2024-06-21 18:30:00.557161 -0400 I/update_engine( 1217): [INFO:snapshot.cpp(2551)] Successfully unmapped snapshot product_b
2024-06-21 18:30:00.625301 -0400 I/update_engine( 1217): [INFO:snapshot.cpp(2551)] Successfully unmapped snapshot system_b
2024-06-21 18:30:00.628896 -0400 I/update_engine( 1217): [INFO:snapshot.cpp(2551)] Successfully unmapped snapshot system_dlkm_b
2024-06-21 18:30:00.630525 -0400 I/update_engine( 1217): [INFO:snapshot.cpp(2551)] Successfully unmapped snapshot vendor_dlkm_b
2024-06-21 18:30:00.634941 -0400 I/update_engine( 1217): [INFO:snapshot.cpp(2551)] Successfully unmapped snapshot system_ext_b
2024-06-21 18:30:00.637131 -0400 I/update_engine( 1217): [INFO:snapshot.cpp(2551)] Successfully unmapped snapshot vendor_b
2024-06-21 18:30:00.645086 -0400 I/update_engine( 1217): [INFO:metrics_reporter_android.cc(159)] Current update attempt downloads 783 bytes data
chenxiaolong commented 3 months ago

avbroot does not update PartitionUpdate.estimate_cow_size. It seems like update_engine uses this estimate and adds a bit of buffer to form the hard limit.

From update_engine logs:

2024-06-21 18:29:59.819830 -0400 E/update_engine( 1217): [ERROR:writer_v2.cpp(601)] No space left on COW device. Required: 837438955, available: 837435392

From payload.bin's header entry for the system partition:

                estimate_cow_size: Some(
                    835335997,
                ),
chenxiaolong commented 3 months ago

Yep, that's exactly what it is: https://android.googlesource.com/platform/system/core/+/refs/tags/android-14.0.0_r51/fs_mgr/libsnapshot/partition_cow_creator.cpp#165

Just need to figure out how AOSP computes this value when generating payload.bin now.
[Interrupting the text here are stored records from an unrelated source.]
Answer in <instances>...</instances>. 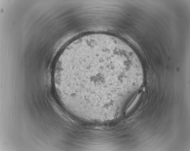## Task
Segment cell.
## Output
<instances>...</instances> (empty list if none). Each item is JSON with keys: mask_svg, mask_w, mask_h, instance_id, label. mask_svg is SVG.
<instances>
[{"mask_svg": "<svg viewBox=\"0 0 190 151\" xmlns=\"http://www.w3.org/2000/svg\"><path fill=\"white\" fill-rule=\"evenodd\" d=\"M134 71L132 58L121 47L94 40L66 52L56 64L54 78L59 97L73 115L103 122L120 113L127 74Z\"/></svg>", "mask_w": 190, "mask_h": 151, "instance_id": "obj_1", "label": "cell"}]
</instances>
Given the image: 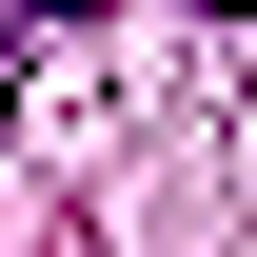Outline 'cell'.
Wrapping results in <instances>:
<instances>
[{
	"label": "cell",
	"mask_w": 257,
	"mask_h": 257,
	"mask_svg": "<svg viewBox=\"0 0 257 257\" xmlns=\"http://www.w3.org/2000/svg\"><path fill=\"white\" fill-rule=\"evenodd\" d=\"M0 60H20V0H0Z\"/></svg>",
	"instance_id": "obj_1"
},
{
	"label": "cell",
	"mask_w": 257,
	"mask_h": 257,
	"mask_svg": "<svg viewBox=\"0 0 257 257\" xmlns=\"http://www.w3.org/2000/svg\"><path fill=\"white\" fill-rule=\"evenodd\" d=\"M198 20H257V0H198Z\"/></svg>",
	"instance_id": "obj_2"
}]
</instances>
chenxiaolong commented 3 months ago

OK, so there's CoW version 2 and 3 in AOSP.

The v2 algorithm is:

estimate = 0

for each block in partition:
    allocate buffer of size `LZ4_compressBound()`
    compress block with default settings (`LZ4_compress_default()`)
    if compressed size < uncompressed size:
        estimate += compressed size
    else:
        estimate += uncompressed size

The v3 algorithm is more complicated and I didn't bother figuring it out. Every OTA I've seen uses v2 + lz4, including the Android 15 betas. We can revisit this later if that changes.

chenxiaolong commented 3 months ago

This should be easy enough to implement. It can be snuck into avbroot::format::payload::compress_image(). We already parallelize other compression operations there based on a multiple of the block size.

The only caveat is that avbroot uses the Rust lz4_flex library, which is a complete reimplementation of lz4, while AOSP's libsnapshot_cow uses the original lz4. The compression ratios should be very close though, so hopefully that won't matter.

chenxiaolong commented 3 months ago

The performance impact on the patching process seems to be pretty negligible.

Non-scientific test (husky_beta-ota-ap31.240517.022-8f9fd0f3.zip with --replace system system.img on an Intel i9-9900KS):

chenxiaolong commented 3 months ago

The only caveat is that avbroot uses the Rust lz4_flex library, which is a complete reimplementation of lz4, while AOSP's libsnapshot_cow uses the original lz4. The compression ratios should be very close though, so hopefully that won't matter.

Time to eat my words. lz4_flex compresses system.img better than lz4. I guess I'll have avbroot fudge the numbers by 1% to account for that. This will only waste a few megabytes of space during OTA flashing. That'll get returned to the user after rebooting and the CoW snapshots have been merged. And on Pixels, it shouldn't waste any space. The super partition is a huge 8 GiB, so the CoW snapshots should never spill over into the userdata partition.